Team Rubicon, an international disaster response organization, provided chainsaw gangs. An ad hoc organization, Navan Helping Hands, supplied food and communications.

After the first rush, farmers were left to wade through the insurance process, clean up and rebuild during the middle of spring work. Insurance adjusters showed up over the next few weeks, but the process proved confusing for many people, regardless of insurer.

Dave Spence, who lost roofs, most of a barn, machinery, a solar panel, sheds, and much of his maple forest said he had trouble making contact and getting insurers to return his calls.

“Another guy took pictures — didn’t want mine. A restoration company came out and said they don’t fix barns. So why were they there?”

Spence was also shocked by differences in quotes of up to $100,000, and the cleanup was endless. Nails, boards and pieces of steel roofs had littered his pasture. He had an option to take a payout and arrange repairs himself, so even though Spence still did not know how much his payout would be, he eventually hired someone local, who was already booked up for months but who told Spence what to get ready.

“Every damn day we’re fixing something,” said Spence.

Wendell Watson said his machine shed blew away and he’s using tarps over equipment. His neighbours were in the same situation, unable to finish their cropping and worried about exposed hay turning hot.

Wyatt McWilliams, who is blind, was working in his barn when the storm hit. Immediately after his son called to check on him, McWilliams knew the roof was gone.

“I could feel the rain.”

A key feature of insurance is mitigating losses. For farmers who couldn’t get a crop in, whose hay is rained on because the hay shed is gone, whose cattle did not survive being moved, whose equipment was exposed to a wet summer, fall, then winter, losses have mounted and continue climbing.

One of the worst hit was Brabantdale Farms with damage amounting to several million dollars. Co-owner Chris Nooyen reported getting an estimate from a company that their insurer chose because it was cheapest.

“It was half the price of experienced barn builders,” he said. “We knew that wasn’t in line with reality.”

Worse, they didn’t receive that information until two days before Christmas.

“We have to pay premiums on time. That file sat on a desk for seven months.”

Then on Feb. 6, more than eight months later, the construction company filed for bankruptcy.

“We’re back to square one,” said Nooyen. “I don’t know how many people have lost the deposits paid already.”

He also worried about losing his dairy quota. His cattle are in other barns, which is only allowed for 18 months under supply management rules. His insurance policy states claims must be settled before the one-year anniversary — also keeping him awake at night.

Chris McWilliams received his insurance quote late in the fall. Although later than it should have been, he now has it and has ordered a barn for spring.

Payouts can present another problem.
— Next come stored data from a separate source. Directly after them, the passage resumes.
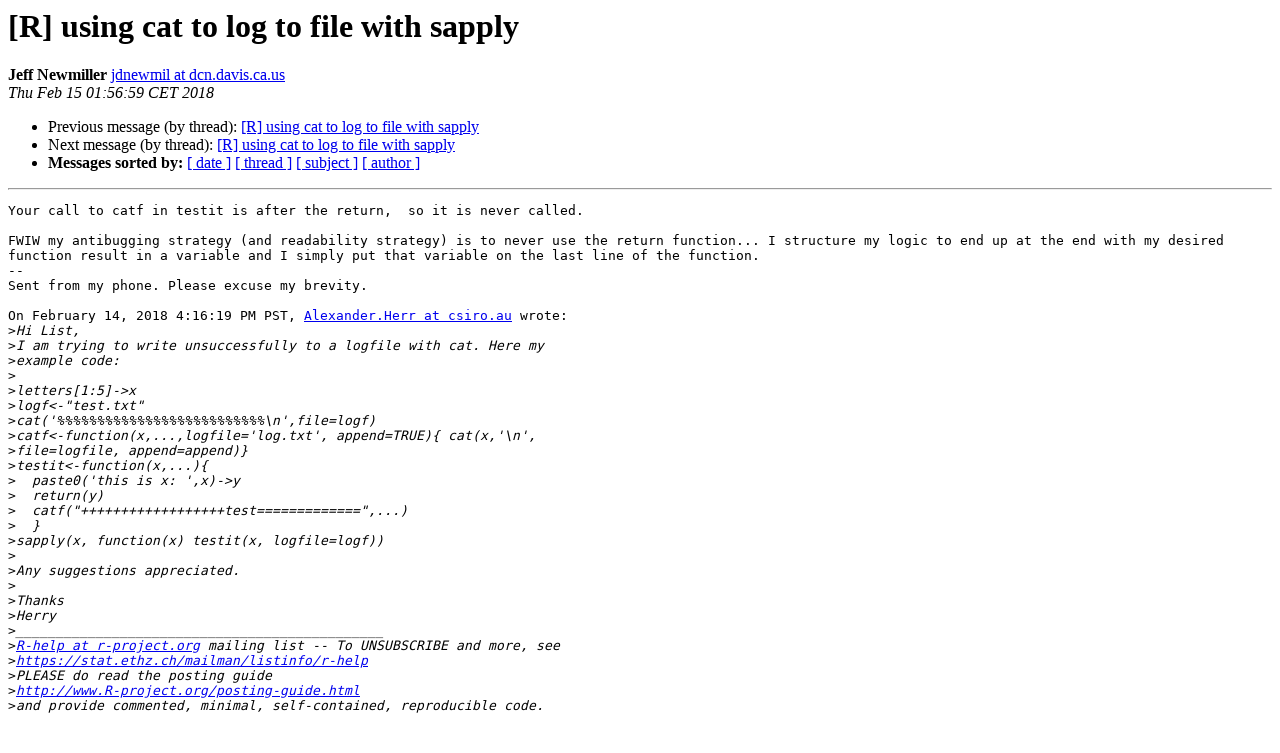

--- FILE ---
content_type: text/html; charset=UTF-8
request_url: https://stat.ethz.ch/pipermail/r-help/2018-February/451214.html
body_size: 4170
content:
<!DOCTYPE HTML PUBLIC "-//W3C//DTD HTML 4.01 Transitional//EN">
<HTML>
 <HEAD>
   <TITLE> [R] using cat to log to file with sapply
   </TITLE>
   <LINK REL="Index" HREF="index.html" >
   <LINK REL="made" HREF="mailto:r-help%40r-project.org?Subject=Re:%20Re%3A%20%5BR%5D%20using%20cat%20to%20log%20to%20file%20with%20sapply&In-Reply-To=%3C23C5E9F7-6152-418D-A9C0-9903426ACF31%40dcn.davis.ca.us%3E">
   <META NAME="robots" CONTENT="index,nofollow">
   <style type="text/css">
       pre {
           white-space: pre-wrap;       /* css-2.1, curent FF, Opera, Safari */
           }
   </style>
   <META http-equiv="Content-Type" content="text/html; charset=us-ascii">
   <LINK REL="Previous"  HREF="451213.html">
   <LINK REL="Next"  HREF="451215.html">
 </HEAD>
 <BODY BGCOLOR="#ffffff">
   <H1>[R] using cat to log to file with sapply</H1>
    <B>Jeff Newmiller</B> 
    <A HREF="mailto:r-help%40r-project.org?Subject=Re:%20Re%3A%20%5BR%5D%20using%20cat%20to%20log%20to%20file%20with%20sapply&In-Reply-To=%3C23C5E9F7-6152-418D-A9C0-9903426ACF31%40dcn.davis.ca.us%3E"
       TITLE="[R] using cat to log to file with sapply">jdnewmil at dcn.davis.ca.us
       </A><BR>
    <I>Thu Feb 15 01:56:59 CET 2018</I>
    <P><UL>
        <LI>Previous message (by thread): <A HREF="451213.html">[R] using cat to log to file with sapply
</A></li>
        <LI>Next message (by thread): <A HREF="451215.html">[R] using cat to log to file with sapply
</A></li>
         <LI> <B>Messages sorted by:</B> 
              <a href="date.html#451214">[ date ]</a>
              <a href="thread.html#451214">[ thread ]</a>
              <a href="subject.html#451214">[ subject ]</a>
              <a href="author.html#451214">[ author ]</a>
         </LI>
       </UL>
    <HR>  
<!--beginarticle-->
<PRE>Your call to catf in testit is after the return,  so it is never called. 

FWIW my antibugging strategy (and readability strategy) is to never use the return function... I structure my logic to end up at the end with my desired function result in a variable and I simply put that variable on the last line of the function.
-- 
Sent from my phone. Please excuse my brevity.

On February 14, 2018 4:16:19 PM PST, <A HREF="https://stat.ethz.ch/mailman/listinfo/r-help">Alexander.Herr at csiro.au</A> wrote:
&gt;<i>Hi List,
</I>&gt;<i>I am trying to write unsuccessfully to a logfile with cat. Here my
</I>&gt;<i>example code:
</I>&gt;<i>
</I>&gt;<i>letters[1:5]-&gt;x
</I>&gt;<i>logf&lt;-&quot;test.txt&quot;
</I>&gt;<i>cat('%%%%%%%%%%%%%%%%%%%%%%%%%%\n',file=logf)
</I>&gt;<i>catf&lt;-function(x,...,logfile='log.txt', append=TRUE){ cat(x,'\n',
</I>&gt;<i>file=logfile, append=append)}
</I>&gt;<i>testit&lt;-function(x,...){
</I>&gt;<i>  paste0('this is x: ',x)-&gt;y
</I>&gt;<i>  return(y)
</I>&gt;<i>  catf(&quot;++++++++++++++++++test=============&quot;,...)
</I>&gt;<i>  }  
</I>&gt;<i>sapply(x, function(x) testit(x, logfile=logf))
</I>&gt;<i>
</I>&gt;<i>Any suggestions appreciated.
</I>&gt;<i>
</I>&gt;<i>Thanks
</I>&gt;<i>Herry
</I>&gt;<i>______________________________________________
</I>&gt;<i><A HREF="https://stat.ethz.ch/mailman/listinfo/r-help">R-help at r-project.org</A> mailing list -- To UNSUBSCRIBE and more, see
</I>&gt;<i><A HREF="https://stat.ethz.ch/mailman/listinfo/r-help">https://stat.ethz.ch/mailman/listinfo/r-help</A>
</I>&gt;<i>PLEASE do read the posting guide
</I>&gt;<i><A HREF="http://www.R-project.org/posting-guide.html">http://www.R-project.org/posting-guide.html</A>
</I>&gt;<i>and provide commented, minimal, self-contained, reproducible code.
</I>
</PRE>














<!--endarticle-->
    <HR>
    <P><UL>
        <!--threads-->
	<LI>Previous message (by thread): <A HREF="451213.html">[R] using cat to log to file with sapply
</A></li>
	<LI>Next message (by thread): <A HREF="451215.html">[R] using cat to log to file with sapply
</A></li>
         <LI> <B>Messages sorted by:</B> 
              <a href="date.html#451214">[ date ]</a>
              <a href="thread.html#451214">[ thread ]</a>
              <a href="subject.html#451214">[ subject ]</a>
              <a href="author.html#451214">[ author ]</a>
         </LI>
       </UL>

<hr>
<a href="https://stat.ethz.ch/mailman/listinfo/r-help">More information about the R-help
mailing list</a><br>
</body></html>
Spence’s accountant told him insurance proceeds received in 2022 would become taxable income if not spent until 2023, without the expenses offsetting the income.

Adding insult to injury, at the end of September the Ontario Minister of Municipal Affairs and Housing told local Conservative MPP Stephane Sarrazin that the area did not qualify for disaster assistance funding.

Sarrazin told Ottawa City Councillor Catherine Kitts, who then told her constituents. Sarrazin, Kitts and other politicians, including Liberal MP Francis Drouin, all asked the province to activate emergency funding but it was rejected, although itwas activated in Uxbridge, a community north of Toronto that suffered similar damage.

Sarrazin said the minister felt insurance should cover the losses, and the ministry said they sent staff that assessed the damage.

In spite of people being inside collapsing buildings, flipped in vehicles, or struck with flying debris, no one was killed. The trauma remains however, especially in the elderly, who worked all their lives only to see the work blown away.

Many residents reported their children are now afraid when the sky darkens or the wind comes up.